I'll attach the patch for this shortly.  Can somebody sanity-check this for me?
 I'd like to get this fix into the Debian packages for sarge if it's correct,
which will need to happen this week.
Comment 6 Steve Langasek 2005-05-25 07:51:57 UTC 
Gar... sorry, no, when I went back and looked at the version I had working, I
found that it was because I had readded FLAG_TRANS2_FIND_CONTINUE. :/  The hunt
goes on...
Comment 7 Jeremy Allison 2005-05-25 07:55:31 UTC 
Great - finally some progress. Now I know it only happens with
a VFAT filesystem I can create a vmware disk with vfat and export
it from W2K3 to W2k3 with my standard 6000 files / directory.

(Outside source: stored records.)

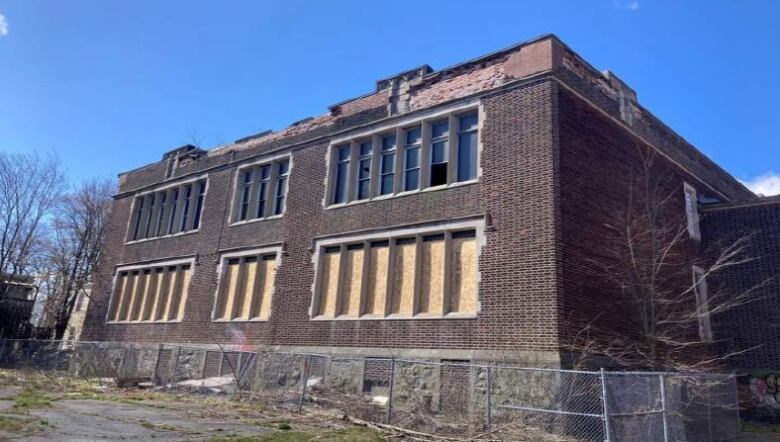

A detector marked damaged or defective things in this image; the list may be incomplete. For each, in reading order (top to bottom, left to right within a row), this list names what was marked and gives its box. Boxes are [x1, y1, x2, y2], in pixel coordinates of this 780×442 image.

broken window [129, 179, 207, 242]
broken window [233, 157, 294, 223]
broken window [106, 260, 193, 322]
broken window [213, 250, 280, 320]
broken window [310, 223, 482, 320]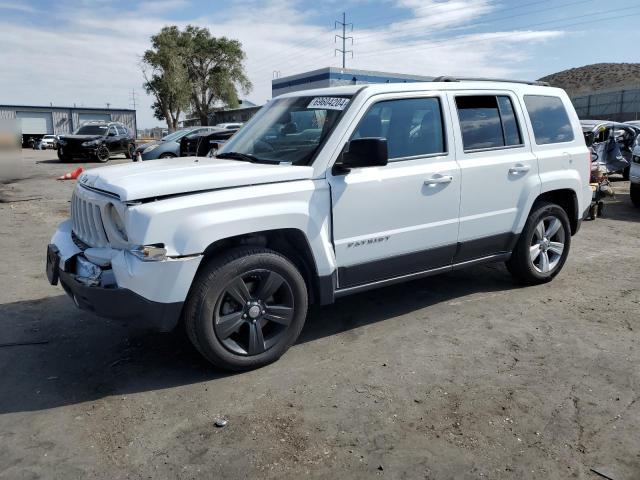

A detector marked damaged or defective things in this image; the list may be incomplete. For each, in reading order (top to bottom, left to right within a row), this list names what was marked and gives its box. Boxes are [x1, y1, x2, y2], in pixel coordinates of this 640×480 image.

damaged front bumper [46, 220, 201, 330]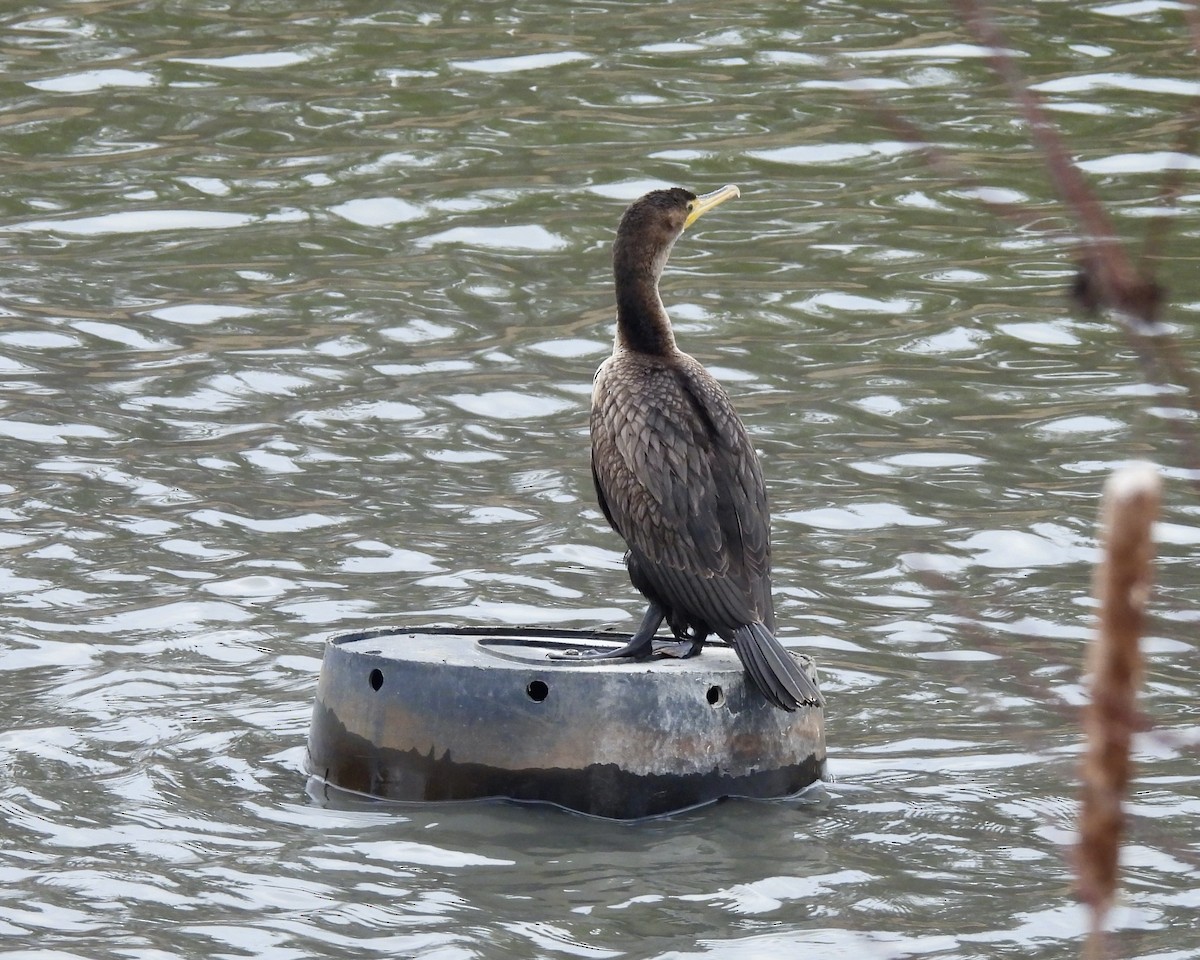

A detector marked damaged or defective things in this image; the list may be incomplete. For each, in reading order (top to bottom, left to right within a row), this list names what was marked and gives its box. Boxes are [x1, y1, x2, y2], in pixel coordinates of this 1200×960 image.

Then let's see what happens when a W2K3 client lists the directory,
and what flags it uses (the client may use different flags depending
on filesystem type, wouldn't that be awful - and so typically Microsoft :-).
Jeremy.
Comment 8 Jeremy Allison 2005-05-26 11:59:11 UTC 
Ok, I think I know what the problem is and how to fix it. First I'm going to
ensure I can reproduce it....

Jeremy.
Comment 9 Jeremy Allison 2005-05-26 12:35:31 UTC 
Created attachment 1242 [details]
Proposed patch
Comment 10 Jeremy Allison 2005-05-26 12:38:57 UTC 
I've reproduced and now fixed this sucker. Thanks for the help - the key issue
to reproduce it was a FAT32 drive - resume keys are *essential* here, not on NTFS.
Jeremy.
Comment 11 Gerald (Jerry) Carter (dead mail address) 2005-08-24 10:15:46 UTC 
sorry for the same, cleaning up the database to prevent unecessary reopens of bugs.